Digital storytelling to communicate the relevance of mathematics to society, a journalism bootcamp and a project to spark creativity in business students.
These three projects are among 10 developed by Swinburne staff to receive grants supporting new approaches to learning and teaching as part of our Adobe Creative Campus partnership.
“As the first and only Adobe Creative Campus in Australia, Swinburne’s partnership ensures our graduates are digitally fluent and able to access and use technology and data, as well as collaborate, manage and create digital content,” says Interim Deputy Vice-Chancellor (Academic) Professor Chris Pilgrim.

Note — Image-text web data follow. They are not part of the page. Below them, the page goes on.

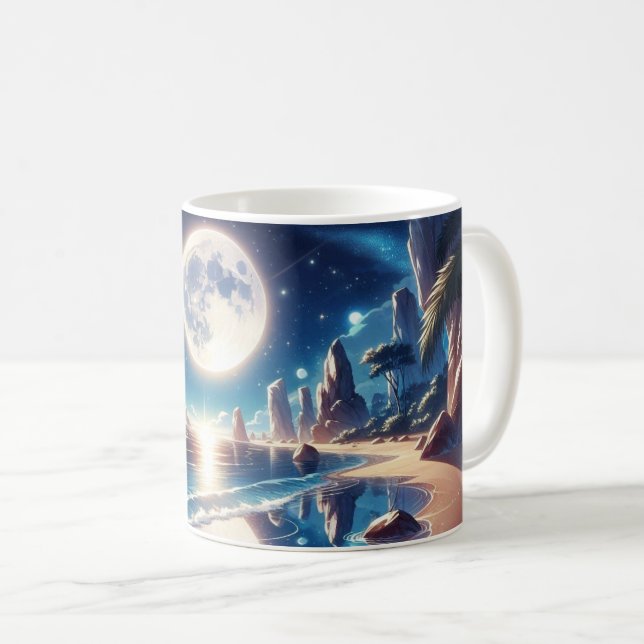 Mug Tableau De Plage Lune Idyllique (Devant droit)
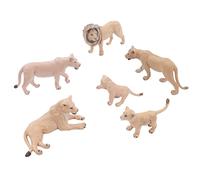 Bewinner Juego Realista de Familia de Leones de 6 Piezas, Minifiguras Realistas de Animales Salvajes, Modelo de León de Vinilo No Tóxico para Proyectos Escolares, Decoración de Pasteles y Juegos
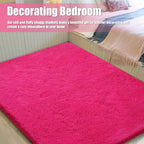 8x10 Fluffy Area Rugs for Living Room,Shag Area Rug for Bedroom,Soft Fuzzy Rug Non-Shedding Indoor Plush Carpet for Kids Bedroom Nursery Home Decor,Hot Pink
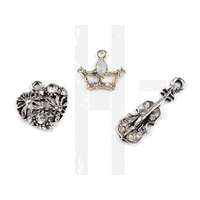 Fém medál csiszolt kövekkel - 2 db/csomag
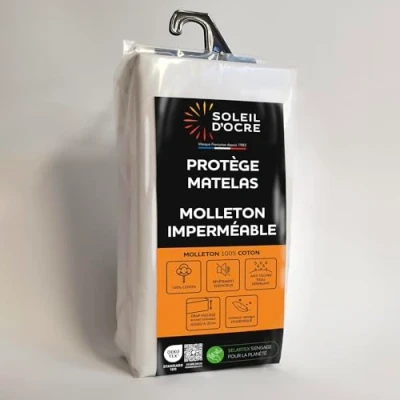 Imagen de Soleil d&#039;ocre FRANELA Protector de colchón algodón impermeable, Blanco, 70 x 190 cm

The Adobe Innovation Grant recipients are focusing on innovations in digital literacies using the Adobe Creative Cloud suite to embed technology literacy, critical literacy or information literacy into learning and teaching.
“These innovation grants, which are fully funded by Adobe, support academics who are leading digital transformation in their teaching practice,” says Professor Pilgrim.
The successful Swinburne applicants are:
Paul Hernandez Martinez, Therese Keane | Digital storytelling to communicate the relevance of mathematics |
Kate Bissett-Johnson | Let me tell you a story; something more than a technical narrative, the 2-minute movie |
Bita Zaferanloo | Empowering science students’ communication skills with economic impact |
Denby Weller, Peter Marcato | Swinburne Journalism’s Digital Bootcamp |
Peter Holland, Julian Vieceli | Improving digital literacy in a workplace simulator project |
Ryan Jopp | Sparking creativity in second year business students. |
Peter Marcato | Media content creation – online teaching innovation |
Thomas Luke, Elliot Henkel | ProtoSOURCE- An integration of physical, analogue and digital prototyping in the remote learning environment |
Glenda Ballantyne | Making a Difference: Embedding digital literacy in the Bachelor of Arts core capstone unit, Grand Challenges. |
Sylvia Mackie | Developing rhetorical and ethical awareness for dynamic data visualisation – self-paced online training for higher degree by research students in the Faculty of Science, Engineering and Technology. |
Recipients have been awarded $2000 for individuals and $5000 for cross-unit teams. They are required to attend workshops and training to support the communication of their findings in new formats.
They will also be able to share their projects in sessions facilitated by Senior Strategic Development Manager for Higher Education at Adobe, Todd Taylor and guests from other Adobe partner institutions across the world.
Swinburne’s Learning Transformations Unit will support innovation through these grants, the products of which will create opportunities for all students.